Frank drew a little book from his pocket.
“In cases of absolute necessity owners and fliers of contesting craft may accept a tow, provided they do not actually load their machines on railroad trains or other means of transportation,” he read. “This shall be understood not to apply to circumstances other than where an aviator finds it impossible to make an ascent from his landing place.”
“I guess we are within the rules all right,” said Harry.
“I think so. Of course we shall have to make out a written explanation of the case,” rejoined Frank, “but it would have been impossible for us to rise from that wood clump into which Luther Barr lured us.”
“Say, boy, I’m afraid we’re in for it,” suddenly exclaimed Bart Witherbee.
“What?” asked Frank.
“Why, the storm I said was coming up. She’s going to be a rip-snorter, or my name’s not Bart Witherbee.”
As he spoke there came a low moaning sound in the tree-tops, and the sky began to be overcast with dark storm clouds. The dust on the road, too, began to be puffed into little whirlwinds before the breath of the oncoming storm.
Presently a few great drops of rain fell, coming with heavy splashes on the dry road, and falling with resounding splashes on the planes packed on top of the auto.
“Here she comes, boys; we’ve got to seek shelter some place,” warned the miner.
They looked about them in vain, when all at once, up the hillside to the right of the road, they became aware of a trail leading to a ruinous-looking hut that had evidently at one time been occupied by a miner.
“We’ll take shelter there, boys,” exclaimed Bart, pointing to it. “I’ll bet the roof leaks like a sieve, but it’s better than the open at that.”
Hastily the boys pulled waterproof tarpaulins, provided for such a purpose, over the framework of the aeroplane and over the auto.
“There, not a drop of water will touch them, anyhow,” announced Frank, as these preparations to fight the storm were concluded. “Come on, now, for the hut.”
They ran up the hillside as fast as they could, for by this time the rain was coming down in a torrential downpour, and the lightning flashes were ripping the sky in every direction.
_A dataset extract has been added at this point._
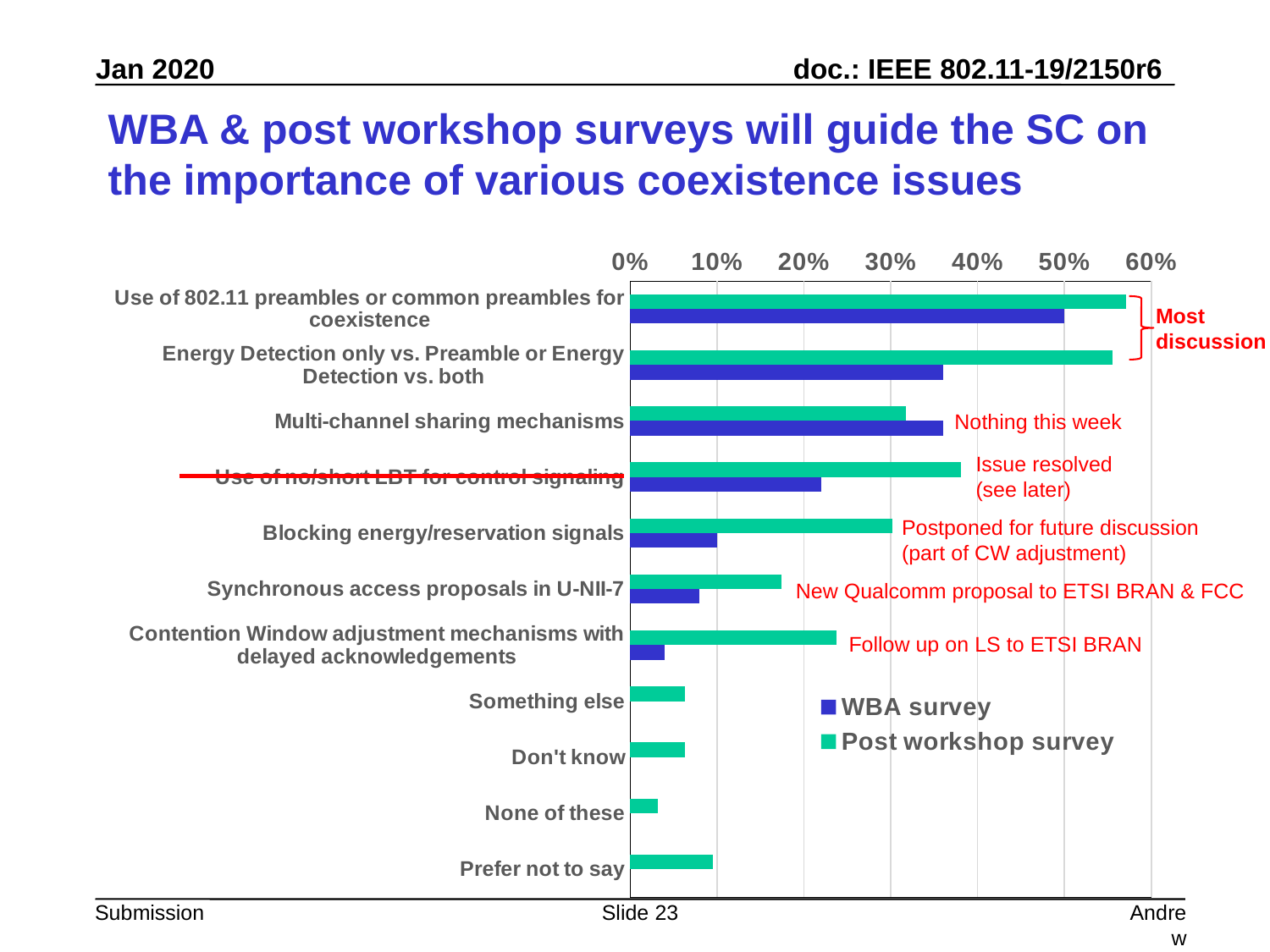
Is the Post workshop survey value for Energy Detection only vs. Preamble or Energy Detection vs. both greater or less than 50%? greater Which colour represents the WBA survey series in the chart? blue How many categories are plotted on the chart? 11 Is the Post workshop survey value for Contention Window adjustment mechanisms with delayed acknowledgements greater or less than 20%? greater How many series does the chart's legend list? 2 For Multi-channel sharing mechanisms, which series has the larger value, WBA survey or Post workshop survey? WBA survey Which category is marked with a strikethrough on the chart's axis labels? Use of no/short LBT for control signaling What kind of chart is shown on the slide? bar chart Which category has the lowest Post workshop survey value? None of these Is the WBA survey value for Blocking energy/reservation signals greater or less than 20%? less For Use of no/short LBT for control signaling, which series has the larger value, WBA survey or Post workshop survey? Post workshop survey Which category has the highest Post workshop survey value? Use of 802.11 preambles or common preambles for coexistence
The artillery of the storm rattled awe-inspiringly. Some of the thunder claps seemed to shake the very ground upon which they stood.
As they ran Bart uttered an exclamation of surprise.
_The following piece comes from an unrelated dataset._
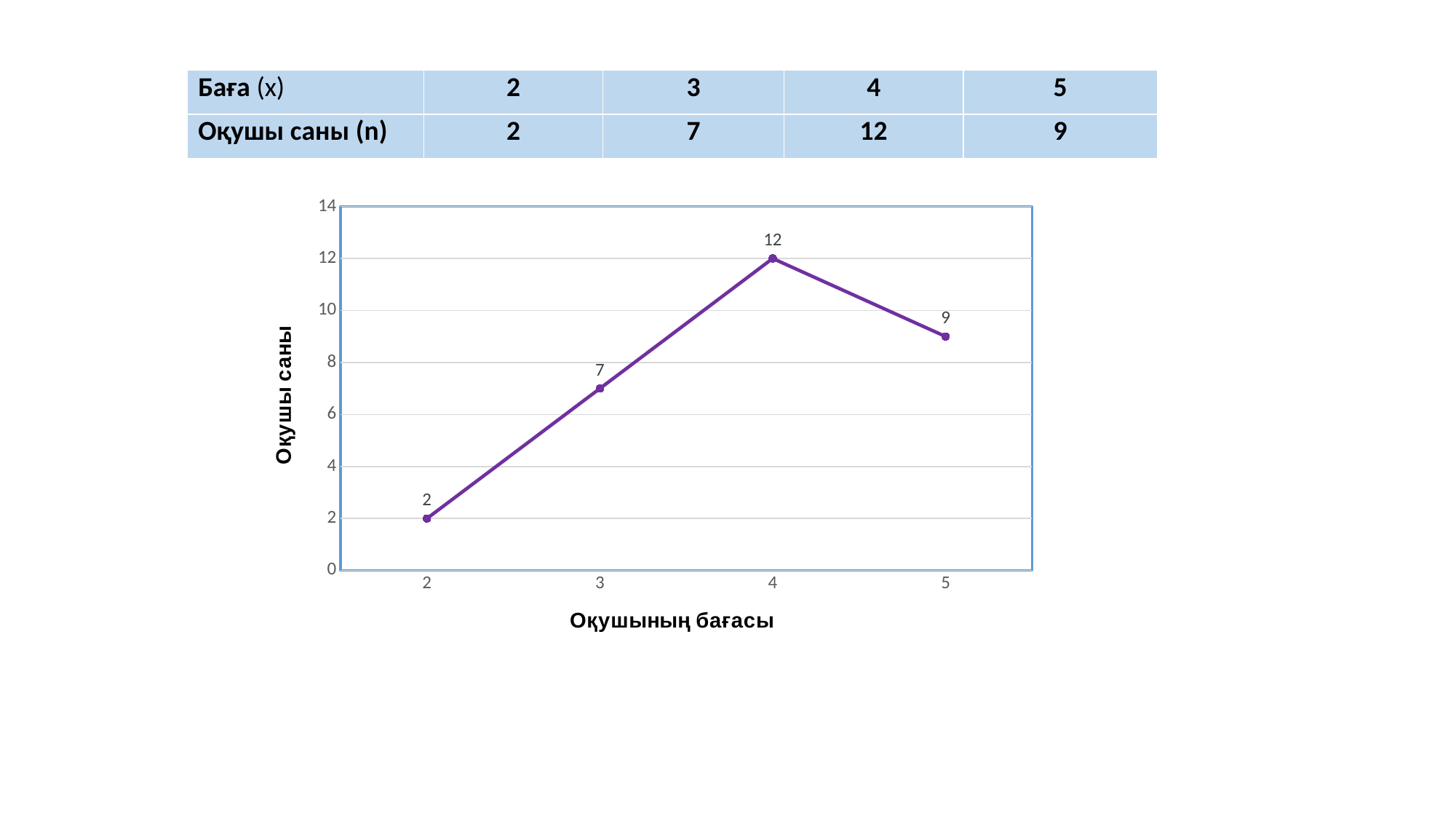
What is the number of students for grade 5? 9 Which has more students: grade 3 or grade 5? 5 How many data points are plotted on the chart? 4 What is the label of the x axis? Оқушының бағасы What is the number of students (Оқушы саны) for grade 4? 12 What type of chart is shown on the slide? line chart Is the value for grade 3 greater or less than 6? greater What is the difference between the number of students for grade 4 and grade 3? 5 What is the number of students for grade 2? 2 Which grade has the highest number of students? 4 Does the number of students rise or fall from grade 4 to grade 5? fall Which grade has the lowest number of students? 2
“Why, boys,” he cried, “this yere trail ain’t so far from my mine. It’s only under that next ridge there. If a man dug a tunnel he could get there dry shod.”
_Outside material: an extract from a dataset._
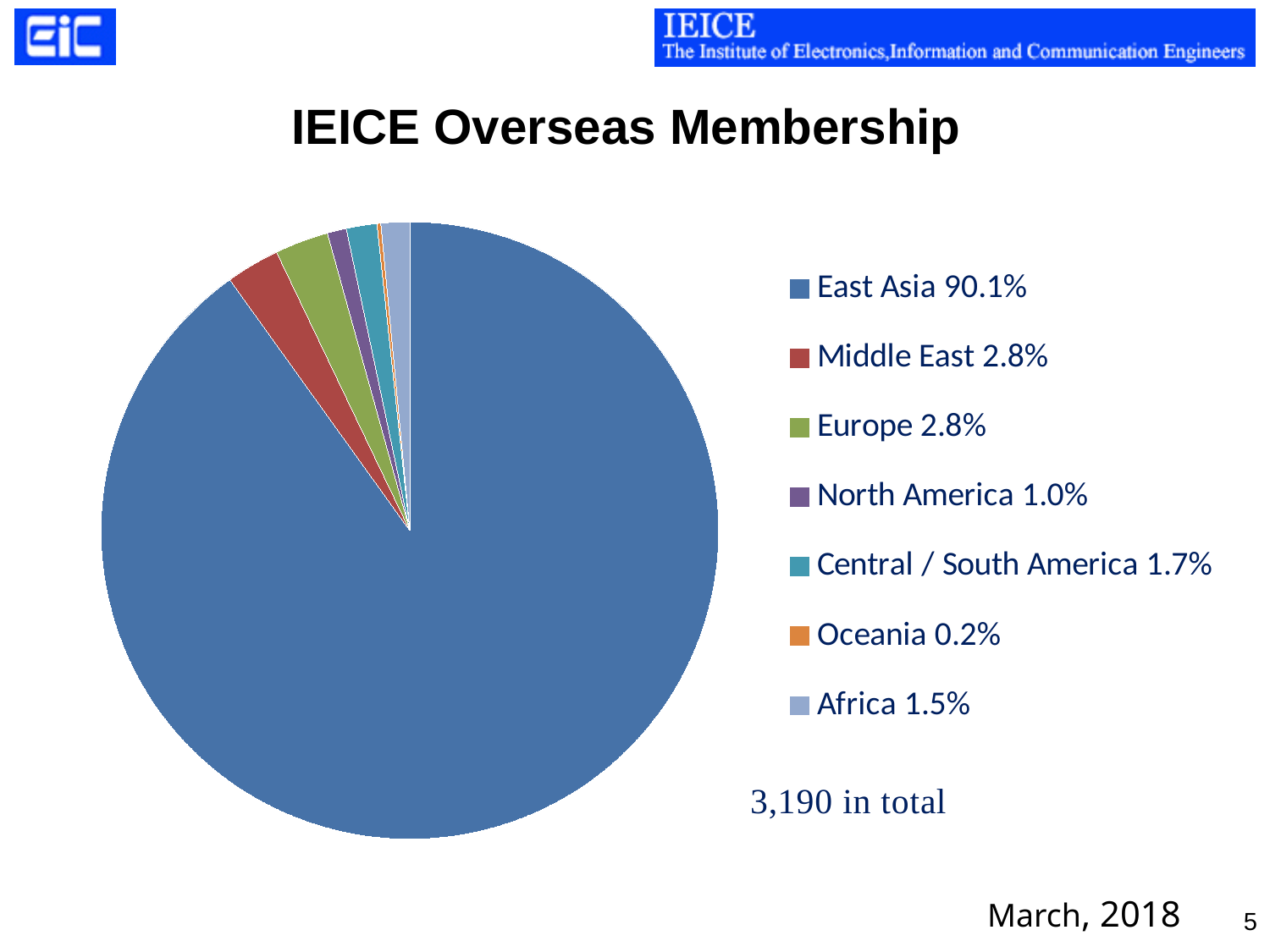
What is the difference in percentage points between the East Asia share and the Middle East share? 87.3 What share of IEICE overseas membership is from Africa? 1.5% What share of IEICE overseas membership is from East Asia? 90.1% Which region has the smallest share of IEICE overseas membership? Oceania What share of IEICE overseas membership is from Central / South America? 1.7% Which has a larger share, North America or Africa? Africa What is the total number of overseas members stated on the slide? 3,190 What type of chart is shown on the slide? pie chart How many regions are shown in the pie chart? 7 What is the title of the chart? IEICE Overseas Membership Which region has the largest share of IEICE overseas membership? East Asia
At the time they paid no attention to Bart’s words, in such haste were they to get into the hut. They were to recollect them afterward, though, and comment on their strange significance.
Billy was the first to reach the deserted hut. With a whoop he pushed in the crazy door, but the next minute he staggered back with a cry of surprise and a scared look on his face.
“There’s someone in there,” he cried.